Nevertheless Shep’s disappearance (whether you like him or not, whether or not you like his politics or whether or not you approve of his sexuality) was a huge void missing in cable, of which I am pointing to YOU COVID19 and POTUS & Friends! The news of Shep moving to CNBC was announced in mid to late summer and promos are running on CNBC’s air this week. His show begins tonight 7:00 Eastern on CNBC.

My predictions:

  • If you wanted balance and stable coverage on COVID19, Shep is the go-to guy. If you were missing better coverage, Shep being off the air didn’t help
  • There will most likely be some business and market coverage. That 7:00 ET slot had been reserved for emergent market events; and Shep can do that either on his own or help with his new CNBC team
  • Will Shep chase the storms in studio or in the field? That may not be out of the realm of possibilities.
  • This may not occur, but CNBC is due for a massive rebrand….way overdue. Because the dark blue colors of graphics and set have gone for too long. In fact in it’s 31 years, nearly half of it has been around dark blue/black; whether it’s graphics or sets and/or both. CNBC’s history has not had many years had vibrant colors. Their current studios is roughly 17 years old, and for at least 15 years, CNBC has had a lot of dark backdrops and lighting in the largest part of the building, the newsroom. You can’t tell me that it’s growing mold and other elements of sick building syndrome, which actually what SBS stands for.

My perspective:

  • During COVID19, I’ve kept my monitor on CNBC. Part of it was the business impact, but I think a business channel could cover the matters better because there is analytics over policy. If you switched to the Searchlight, all you hear is politics such former editors of girly mags whining about masks, bow-tie punks that call out alleged hypocrisy of pols; and gets so concerned about the personal lives of owners of broadsheets and 10 pm blond acting extremely sadistic about the human toll; by literally heckling night after night (*giggles* it’s all a joke) and spreads worries more about economic impacts over her elders. (I am referring to Gutfeld, Carlson and Ing-ra-ham respectively.)
  • CNBC isn’t all business: CNBC has been mixed bag of content in it’s 31 years.

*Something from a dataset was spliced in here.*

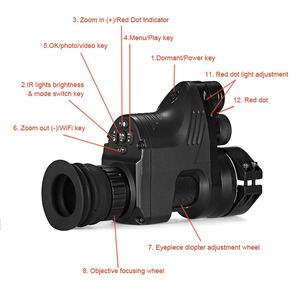 Image 5 - Free Shipping NV007 200m Infrared Night Vision Telescope Hunting Night Vision Set Sight Digital IR Monocular Rifle scope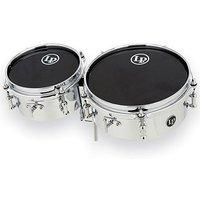 Latin Percussion LP845-K Mini Timbales Timbales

They started with mixing literal consumer news, such as constant updates on broccoli when the equities hitting the circuit breakers. Then in the 90s they did talk shows in the evening. They even were rerunning Conan O’Brien’s late night show at 7:00 too.
  • It’s not to say a business story will be the lead: On Studio B and Shepard Smith Reporting, business stories were sometimes the lead, or would have higher priority, as for the first 11 years of Fox, it was just the News Channel and 3:00pm was always the critical hour of trading. For the last couple of decades, the 7:00 slot was alwasy reserved for emergent events, Hurricane Katrina, the Financial Crisis and for most of this year, was the Markets in Turmoil following the business, finance and health impacts of the Coronavirus; the program was dropped when things were stabilizing.
  • CNBC for the most part had their own general news operation: In only a few years out of the history of both CNBC and MSNBC, did CNBC use MSNBC to provide news updates. There’s no well known story of why this has been the case, but CNBC and MSNBC are only 6 years apart, CNBC in 1989 and MSNBC in 1996. Currently Sue Herrera, the long time anchor going as far back as the days at Financial News Network in L.A. has provided general news updates and non stop Coronavirus updates in the midst of the crisis. In those updates, she is not covering business; something she did for roughly 38 years!
  • The News With… Remember a show called The News With Brian Williams? That was the first thing that came to mind. However Shep had 23 years at a cable news network, while Brian Williams had the weekend Nightly News gig two and a half years before that show launched in 1996; and his last day in local news was the 1993 bombing of the World Trade Center. I don’t suspect him going on to some crossover of a sitcom and playing himself or going on SNL or stuff like that. He’s has more experience than when Brian Williams did when he started that program.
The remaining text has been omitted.